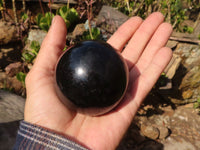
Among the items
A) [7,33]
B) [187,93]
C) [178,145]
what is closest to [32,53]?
[7,33]

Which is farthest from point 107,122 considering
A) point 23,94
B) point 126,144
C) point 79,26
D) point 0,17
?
point 0,17

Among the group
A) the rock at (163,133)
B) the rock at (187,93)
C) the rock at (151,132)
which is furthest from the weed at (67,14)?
the rock at (187,93)

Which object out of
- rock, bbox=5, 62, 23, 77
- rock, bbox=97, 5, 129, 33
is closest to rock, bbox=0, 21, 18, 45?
rock, bbox=5, 62, 23, 77

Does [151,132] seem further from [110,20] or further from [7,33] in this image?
[7,33]

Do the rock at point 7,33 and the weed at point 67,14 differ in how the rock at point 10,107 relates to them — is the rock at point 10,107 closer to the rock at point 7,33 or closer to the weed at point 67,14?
the rock at point 7,33

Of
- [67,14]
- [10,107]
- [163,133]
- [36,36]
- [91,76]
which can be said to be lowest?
[163,133]

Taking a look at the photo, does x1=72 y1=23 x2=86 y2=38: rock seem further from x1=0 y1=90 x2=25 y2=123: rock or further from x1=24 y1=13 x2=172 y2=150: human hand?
x1=0 y1=90 x2=25 y2=123: rock

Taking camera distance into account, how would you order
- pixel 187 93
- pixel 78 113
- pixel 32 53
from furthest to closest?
1. pixel 187 93
2. pixel 32 53
3. pixel 78 113
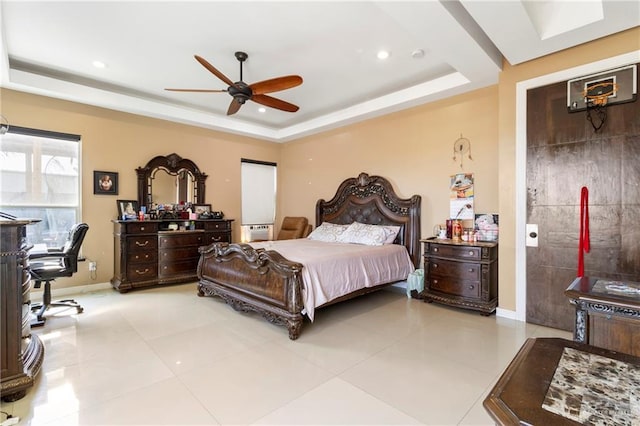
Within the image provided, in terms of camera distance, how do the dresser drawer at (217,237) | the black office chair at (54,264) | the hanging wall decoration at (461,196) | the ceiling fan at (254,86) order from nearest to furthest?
1. the ceiling fan at (254,86)
2. the black office chair at (54,264)
3. the hanging wall decoration at (461,196)
4. the dresser drawer at (217,237)

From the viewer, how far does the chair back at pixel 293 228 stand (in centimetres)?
620

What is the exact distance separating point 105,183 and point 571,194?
6.19 metres

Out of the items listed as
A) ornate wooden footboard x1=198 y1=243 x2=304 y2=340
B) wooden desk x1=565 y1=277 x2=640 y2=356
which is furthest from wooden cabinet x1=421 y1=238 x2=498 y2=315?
ornate wooden footboard x1=198 y1=243 x2=304 y2=340

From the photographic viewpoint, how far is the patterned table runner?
797 mm

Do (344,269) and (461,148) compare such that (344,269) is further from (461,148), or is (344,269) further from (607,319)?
(461,148)

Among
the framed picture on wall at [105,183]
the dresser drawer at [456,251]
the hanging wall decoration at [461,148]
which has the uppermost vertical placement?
the hanging wall decoration at [461,148]

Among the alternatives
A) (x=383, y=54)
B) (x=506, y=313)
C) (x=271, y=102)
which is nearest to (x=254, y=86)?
(x=271, y=102)

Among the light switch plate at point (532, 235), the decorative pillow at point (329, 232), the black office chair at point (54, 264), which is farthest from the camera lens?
the decorative pillow at point (329, 232)

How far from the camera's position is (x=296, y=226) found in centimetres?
630

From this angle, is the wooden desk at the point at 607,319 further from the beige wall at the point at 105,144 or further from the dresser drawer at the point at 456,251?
the beige wall at the point at 105,144

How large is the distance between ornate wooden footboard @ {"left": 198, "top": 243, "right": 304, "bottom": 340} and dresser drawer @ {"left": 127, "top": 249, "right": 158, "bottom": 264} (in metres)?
1.10

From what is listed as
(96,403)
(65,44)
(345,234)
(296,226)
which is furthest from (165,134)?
(96,403)

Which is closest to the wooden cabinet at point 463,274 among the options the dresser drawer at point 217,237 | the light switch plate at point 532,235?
the light switch plate at point 532,235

**Written problem:**
Edit all of the items above by changing every "weed" to "plant", with everything else unchanged, and leave the pictures out of your version.

**Result:**
Among the items
A) [7,33]
B) [187,93]
C) [178,145]
what is closest to [32,53]?
[7,33]

Which is farthest from point 107,122 considering
A) point 23,94
B) point 126,144
C) point 79,26
D) point 0,17
?
point 0,17

Among the group
A) the rock at (163,133)
B) the rock at (187,93)
C) the rock at (151,132)
which is furthest from the plant at (67,14)?
the rock at (187,93)

Which object out of
- rock, bbox=5, 62, 23, 77
- rock, bbox=97, 5, 129, 33
is closest to rock, bbox=0, 21, 18, 45?
rock, bbox=5, 62, 23, 77

Does [151,132] seem further from [110,20] or further from [7,33] in this image?
[7,33]

Do the rock at point 7,33 and the plant at point 67,14 differ in how the rock at point 10,107 relates to them — is the rock at point 10,107 closer to the rock at point 7,33 or closer to the plant at point 67,14?
the rock at point 7,33

Of
- [67,14]
- [10,107]
- [163,133]
- [36,36]
- [91,76]
which can be said to be lowest?
[163,133]

Taking a look at the photo, does x1=72 y1=23 x2=86 y2=38: rock seem further from x1=0 y1=90 x2=25 y2=123: rock or further from x1=24 y1=13 x2=172 y2=150: human hand?
x1=0 y1=90 x2=25 y2=123: rock

Taking camera distance into account, how would you order
- pixel 187 93
- pixel 78 113
- pixel 32 53
from furthest to closest?
1. pixel 187 93
2. pixel 32 53
3. pixel 78 113
Within the image provided, in terms of camera distance, how do the dresser drawer at (217,237) | the black office chair at (54,264) | the hanging wall decoration at (461,196) | the ceiling fan at (254,86) order from nearest to furthest?
1. the ceiling fan at (254,86)
2. the black office chair at (54,264)
3. the hanging wall decoration at (461,196)
4. the dresser drawer at (217,237)

From the viewer, how far does the chair back at pixel 293 228 stand (in centimetres)?
620

What is the exact distance separating point 105,183 and point 571,194?
6.19 metres

Out of the items listed as
A) ornate wooden footboard x1=198 y1=243 x2=304 y2=340
B) wooden desk x1=565 y1=277 x2=640 y2=356
which is furthest from wooden cabinet x1=421 y1=238 x2=498 y2=315?
ornate wooden footboard x1=198 y1=243 x2=304 y2=340

From the photographic viewpoint, how far is the patterned table runner?
797 mm

Do (344,269) and (461,148) compare such that (344,269) is further from (461,148), or is (344,269) further from (607,319)?
(461,148)

Among
the framed picture on wall at [105,183]
the dresser drawer at [456,251]
the hanging wall decoration at [461,148]
which has the uppermost vertical placement?
the hanging wall decoration at [461,148]

Among the alternatives
A) (x=383, y=54)
B) (x=506, y=313)
C) (x=271, y=102)
which is nearest to (x=254, y=86)?
(x=271, y=102)

Among the light switch plate at point (532, 235), the decorative pillow at point (329, 232), the black office chair at point (54, 264), which is farthest from the camera lens?
the decorative pillow at point (329, 232)

How far from the camera's position is (x=296, y=226) found in centimetres?
630

From this angle, is the wooden desk at the point at 607,319 further from the beige wall at the point at 105,144 or further from the dresser drawer at the point at 456,251?
the beige wall at the point at 105,144

How large is the distance between ornate wooden footboard @ {"left": 198, "top": 243, "right": 304, "bottom": 340} and dresser drawer @ {"left": 127, "top": 249, "right": 158, "bottom": 264} (in metres)?
1.10

From what is listed as
(96,403)
(65,44)
(345,234)
(296,226)
which is furthest from (165,134)?
(96,403)

Which is closest to the wooden cabinet at point 463,274 among the options the dresser drawer at point 217,237 | the light switch plate at point 532,235?
the light switch plate at point 532,235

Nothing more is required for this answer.